Das vielfältige Medienengagement der katholischen Kirche spiegelt nach Marx die verschiedenen Positionen innerhalb der Kirche wider. „Dass es nur eine Sicht der Dinge gibt, war schon immer falsch.“ Dennoch müsse die Kirche mehr versuchen, im Mediengeschäft mit einer einheitlichen und starken Stimme aufzutreten. Um „im Gespräch zu bleiben“ sei entscheidend, zeitnah auf die in den Medien behandelnden Themen zu antworten. Dabei dürfe nicht vergessen werden, dass in Politik und Gesellschaft viele Akteure zu schnell handeln. Reflexion und Entschleunigung sei für die Kirche ebenso wie Klarheit und Transparenz wichtig. Die Menschen würden von der Kirche ein gründliches Nachdenken erwarten.

In das Podiumsgespräch leitete der neue geistliche Direktor des ifp, der Freiburger Domdekan Wolfgang Sauer, ein.
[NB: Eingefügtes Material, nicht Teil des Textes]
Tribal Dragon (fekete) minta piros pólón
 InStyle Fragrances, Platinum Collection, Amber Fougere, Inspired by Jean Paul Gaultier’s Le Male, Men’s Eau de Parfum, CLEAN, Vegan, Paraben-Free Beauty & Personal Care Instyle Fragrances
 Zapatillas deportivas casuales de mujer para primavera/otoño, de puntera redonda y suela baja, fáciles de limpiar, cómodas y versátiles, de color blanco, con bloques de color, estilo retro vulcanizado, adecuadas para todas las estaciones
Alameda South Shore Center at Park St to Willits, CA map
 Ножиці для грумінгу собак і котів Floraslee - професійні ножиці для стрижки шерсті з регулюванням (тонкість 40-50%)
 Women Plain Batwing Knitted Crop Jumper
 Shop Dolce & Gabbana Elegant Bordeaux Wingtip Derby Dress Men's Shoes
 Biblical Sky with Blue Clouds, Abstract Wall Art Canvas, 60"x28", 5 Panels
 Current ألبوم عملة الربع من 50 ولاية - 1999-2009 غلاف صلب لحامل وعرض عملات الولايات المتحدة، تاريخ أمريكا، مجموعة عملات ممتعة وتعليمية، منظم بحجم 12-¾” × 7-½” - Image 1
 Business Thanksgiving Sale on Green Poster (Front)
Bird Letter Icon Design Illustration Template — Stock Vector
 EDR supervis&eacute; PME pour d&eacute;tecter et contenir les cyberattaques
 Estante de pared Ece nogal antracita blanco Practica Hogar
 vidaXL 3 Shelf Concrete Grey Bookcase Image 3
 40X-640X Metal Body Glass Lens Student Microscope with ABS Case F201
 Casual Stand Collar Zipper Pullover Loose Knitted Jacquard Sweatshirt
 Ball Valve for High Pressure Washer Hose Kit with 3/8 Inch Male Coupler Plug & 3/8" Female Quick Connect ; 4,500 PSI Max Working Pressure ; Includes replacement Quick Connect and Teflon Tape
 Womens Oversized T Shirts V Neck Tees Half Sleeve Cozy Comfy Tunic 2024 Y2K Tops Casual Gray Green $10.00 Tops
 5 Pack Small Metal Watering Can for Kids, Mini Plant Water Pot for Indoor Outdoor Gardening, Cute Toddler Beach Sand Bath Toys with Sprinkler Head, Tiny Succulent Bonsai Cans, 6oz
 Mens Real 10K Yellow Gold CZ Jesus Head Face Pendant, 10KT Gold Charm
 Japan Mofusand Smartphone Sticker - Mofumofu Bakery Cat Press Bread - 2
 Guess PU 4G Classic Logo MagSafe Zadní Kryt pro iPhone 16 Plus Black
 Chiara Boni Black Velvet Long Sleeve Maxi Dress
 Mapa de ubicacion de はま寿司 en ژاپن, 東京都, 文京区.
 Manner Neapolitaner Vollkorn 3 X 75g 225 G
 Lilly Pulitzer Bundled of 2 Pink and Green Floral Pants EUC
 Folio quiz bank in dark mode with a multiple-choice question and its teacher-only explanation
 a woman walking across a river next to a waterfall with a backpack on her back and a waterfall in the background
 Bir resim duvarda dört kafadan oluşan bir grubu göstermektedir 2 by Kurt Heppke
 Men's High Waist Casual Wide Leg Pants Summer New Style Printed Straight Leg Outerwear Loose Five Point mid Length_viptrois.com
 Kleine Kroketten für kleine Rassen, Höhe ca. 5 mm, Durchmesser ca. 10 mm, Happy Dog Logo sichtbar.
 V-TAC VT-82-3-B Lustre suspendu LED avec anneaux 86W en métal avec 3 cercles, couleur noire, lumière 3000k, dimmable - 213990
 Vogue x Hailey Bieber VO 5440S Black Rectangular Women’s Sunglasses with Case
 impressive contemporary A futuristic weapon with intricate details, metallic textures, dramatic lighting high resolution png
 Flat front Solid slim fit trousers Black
Sauer bezeichnete die am 23. Mai 1971 veröffentlichte Pastoralinstruktion „Communio et progressio“, die sich mit der Wirkung und Funktionsweise sozialer Kommunikationsmittel sowie der Rolle der Medienmacher beschäftigt, als „Magna Charta“ der katholischen Journalisten. Es handle sich auch heute noch um ein „Dokument mit überraschender Modernität“.